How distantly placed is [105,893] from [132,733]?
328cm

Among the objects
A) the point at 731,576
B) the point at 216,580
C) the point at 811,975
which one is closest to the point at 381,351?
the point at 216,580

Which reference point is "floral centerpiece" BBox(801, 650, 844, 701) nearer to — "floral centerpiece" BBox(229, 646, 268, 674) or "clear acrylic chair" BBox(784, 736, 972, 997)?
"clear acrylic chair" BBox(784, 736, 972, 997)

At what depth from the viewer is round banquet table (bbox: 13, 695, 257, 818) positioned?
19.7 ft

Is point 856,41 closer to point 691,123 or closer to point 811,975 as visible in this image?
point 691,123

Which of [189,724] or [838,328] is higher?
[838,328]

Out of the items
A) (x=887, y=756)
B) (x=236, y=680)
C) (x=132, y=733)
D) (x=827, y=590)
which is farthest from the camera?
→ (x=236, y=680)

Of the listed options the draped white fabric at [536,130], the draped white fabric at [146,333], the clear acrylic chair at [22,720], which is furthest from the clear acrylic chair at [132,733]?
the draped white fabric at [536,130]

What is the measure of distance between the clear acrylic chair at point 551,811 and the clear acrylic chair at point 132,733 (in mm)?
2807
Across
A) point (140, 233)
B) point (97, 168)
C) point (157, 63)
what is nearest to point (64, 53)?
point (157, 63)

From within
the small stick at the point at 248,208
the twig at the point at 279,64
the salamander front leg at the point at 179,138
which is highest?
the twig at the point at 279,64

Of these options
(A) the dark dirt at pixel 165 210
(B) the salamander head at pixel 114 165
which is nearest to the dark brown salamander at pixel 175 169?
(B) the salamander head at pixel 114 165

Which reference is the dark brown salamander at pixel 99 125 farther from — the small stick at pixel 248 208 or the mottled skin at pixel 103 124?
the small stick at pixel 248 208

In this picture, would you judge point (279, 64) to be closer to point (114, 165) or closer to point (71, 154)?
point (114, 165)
^^^^^^^^^^^^^^^^
Written problem: Type out all of the material again, word for word.

Final result:
How distantly placed is [105,893] from [132,733]?
328cm

Among the objects
A) the point at 731,576
B) the point at 216,580
C) the point at 811,975
which one is closest to the point at 381,351?
the point at 216,580

Which reference point is "floral centerpiece" BBox(801, 650, 844, 701) nearer to — "floral centerpiece" BBox(229, 646, 268, 674) or "clear acrylic chair" BBox(784, 736, 972, 997)?
"clear acrylic chair" BBox(784, 736, 972, 997)

At what depth from the viewer is round banquet table (bbox: 13, 695, 257, 818) positioned?
19.7 ft

Is point 856,41 closer to point 691,123 or closer to point 811,975 as visible in this image?
point 691,123

Which of [189,724] or [838,328] is higher?
[838,328]

Out of the items
A) (x=887, y=756)
B) (x=236, y=680)
C) (x=132, y=733)
D) (x=827, y=590)
which is farthest from the camera?
→ (x=236, y=680)

Of the listed options the draped white fabric at [536,130], the draped white fabric at [146,333], the clear acrylic chair at [22,720], which is furthest from the clear acrylic chair at [132,733]?
the draped white fabric at [536,130]

What is the measure of distance between the clear acrylic chair at point 551,811 and the clear acrylic chair at point 132,733 (in mm)?
2807
Across
A) point (140, 233)
B) point (97, 168)
C) point (157, 63)
what is nearest to point (64, 53)?
point (157, 63)

From within
the small stick at the point at 248,208
the twig at the point at 279,64
the salamander front leg at the point at 179,138
which is highest?
the twig at the point at 279,64

Of these options
(A) the dark dirt at pixel 165 210
(B) the salamander head at pixel 114 165
which is nearest to the dark brown salamander at pixel 175 169?
(B) the salamander head at pixel 114 165

Which reference is the dark brown salamander at pixel 99 125 farther from — the small stick at pixel 248 208 or the mottled skin at pixel 103 124?
the small stick at pixel 248 208

In this picture, would you judge point (279, 64) to be closer to point (114, 165) or closer to point (71, 154)?
point (114, 165)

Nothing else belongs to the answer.